This week in asset owner history: GPIF focuses on foreign property in push for alternatives

In 2018, Japan’s GPIF sought exposure to global real estate as part of a strategy to increase its alternatives portfolio - four years on, its allocation has grown nearly 500%.
This week in asset owner history: GPIF focuses on foreign property in push for alternatives

On September 21, 2018, the Government Pension Investment Fund (GPIF) of Japan revealed it had handed its first global property mandate to fund-of-funds (FoFs) manager CBRE Global Investment Partners, as part of a wider push into alternative assets.

At the time, the state-owned pension had around $1.39 trillion (¥156.4 trillion) in assets and had previously set a target exposure for alternatives, including real estate, at around 5% of its portfolio. However, by the end of March 2018, the fund’s annual report revealed it had just 0.13% invested in the asset class.

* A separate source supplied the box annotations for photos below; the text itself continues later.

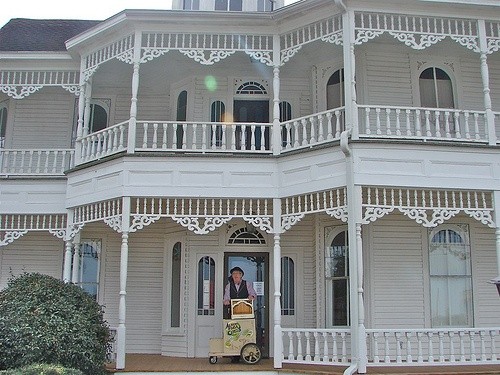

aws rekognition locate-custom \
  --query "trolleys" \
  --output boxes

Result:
[208,299,262,364]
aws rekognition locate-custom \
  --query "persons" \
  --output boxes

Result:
[223,266,258,317]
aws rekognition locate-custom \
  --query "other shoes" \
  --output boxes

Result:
[231,358,239,363]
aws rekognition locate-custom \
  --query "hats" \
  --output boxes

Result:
[230,267,244,276]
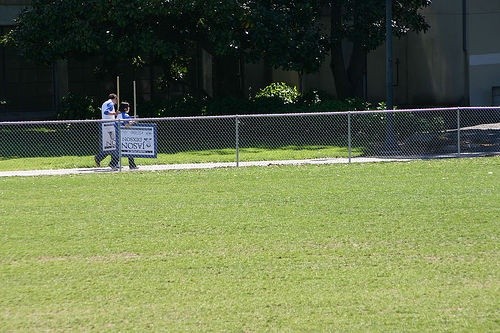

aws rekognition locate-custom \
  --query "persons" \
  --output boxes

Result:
[95,93,123,168]
[107,101,140,171]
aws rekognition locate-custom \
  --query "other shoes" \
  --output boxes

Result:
[94,156,101,167]
[116,164,123,168]
[109,164,118,171]
[131,166,139,169]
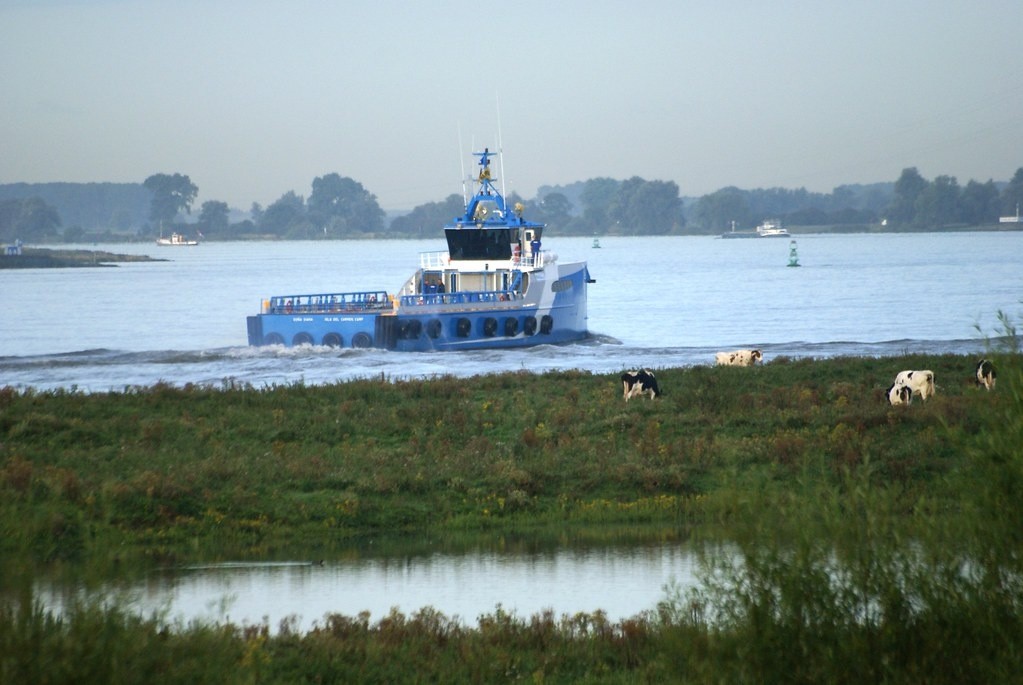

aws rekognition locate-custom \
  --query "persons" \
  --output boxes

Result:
[422,280,430,305]
[530,235,541,266]
[437,279,445,303]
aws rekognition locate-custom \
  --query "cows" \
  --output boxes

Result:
[976,359,997,390]
[621,370,660,403]
[716,349,764,367]
[885,369,935,406]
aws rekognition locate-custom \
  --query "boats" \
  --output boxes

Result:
[756,222,791,239]
[156,232,198,247]
[247,90,597,352]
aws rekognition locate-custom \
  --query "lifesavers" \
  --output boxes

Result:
[286,300,293,313]
[505,317,519,336]
[457,317,472,337]
[525,316,537,335]
[351,332,372,349]
[429,319,442,339]
[397,318,410,339]
[408,319,423,339]
[264,332,284,347]
[291,331,314,346]
[541,315,553,335]
[322,332,343,348]
[484,317,498,336]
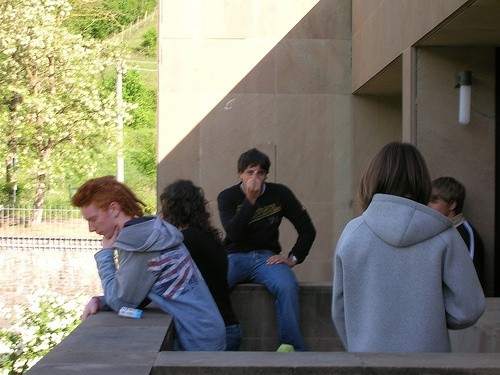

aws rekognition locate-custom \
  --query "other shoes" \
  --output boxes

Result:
[277,344,295,353]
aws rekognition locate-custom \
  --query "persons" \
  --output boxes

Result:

With GPIF setting the pace among its domestic peers in offshore investing, property experts told AsianInvestor that they predicted other Japanese asset owners would follow suit, investing capital into international real estate via funds and mandates in the months to follow.


While the GPIF rush for alternatives is seen as coming relatively late compared with its peers, the fund is rapidly accelerating allocation to the asset class after solid initial performances.

As of end June 2022, GPIF’s total portfolio had increased to $1.5 trillion (¥193 trillion) in assets under management and alternative investments made up 1.32% amounting to $17.8 billion (¥2.548 trillion).  

Although this allocation is still considered marginal in the total portfolio, GPIF’s alternative investments are picking up speed and have increased by 75% when compared with 2021 and more than 500% compared with 2018.

GPIF still maintains a hard cap of 5% of its total portfolio for alternatives.


However, the larger allocation is likely due to the initial venture into the asset class paying off, according to its annual report for fiscal year 2021 (FY2021).

By the end of March 2022, the internal rate of return (IRR) was 5.85% in US dollars for all overseas infrastructure investments since infrastructure investments began at GPIF in February 2014 — and 3.24% on a yen-denominated basis.

The majority of GPIF’s allocation to alternative investments has been in the US.

As of the end of March 2022, US infrastructure investments accounted for 26% of its total alternatives portfolio, followed by 22% in the UK and 9% in Australia.

By sector, renewable energy made up 21%, communications 13% and utilities such as electricity and gas 11%.

Over the same period, US investments also represented the largest allocation by country for its real estate portfolio with 39%. This was followed by domestic Japanese investments with 29%, UK 10% and Australia 6%.

Logistics assets made up 42% of the portfolio, followed by offices with 32%, rental housing at 19% and retail at 6%.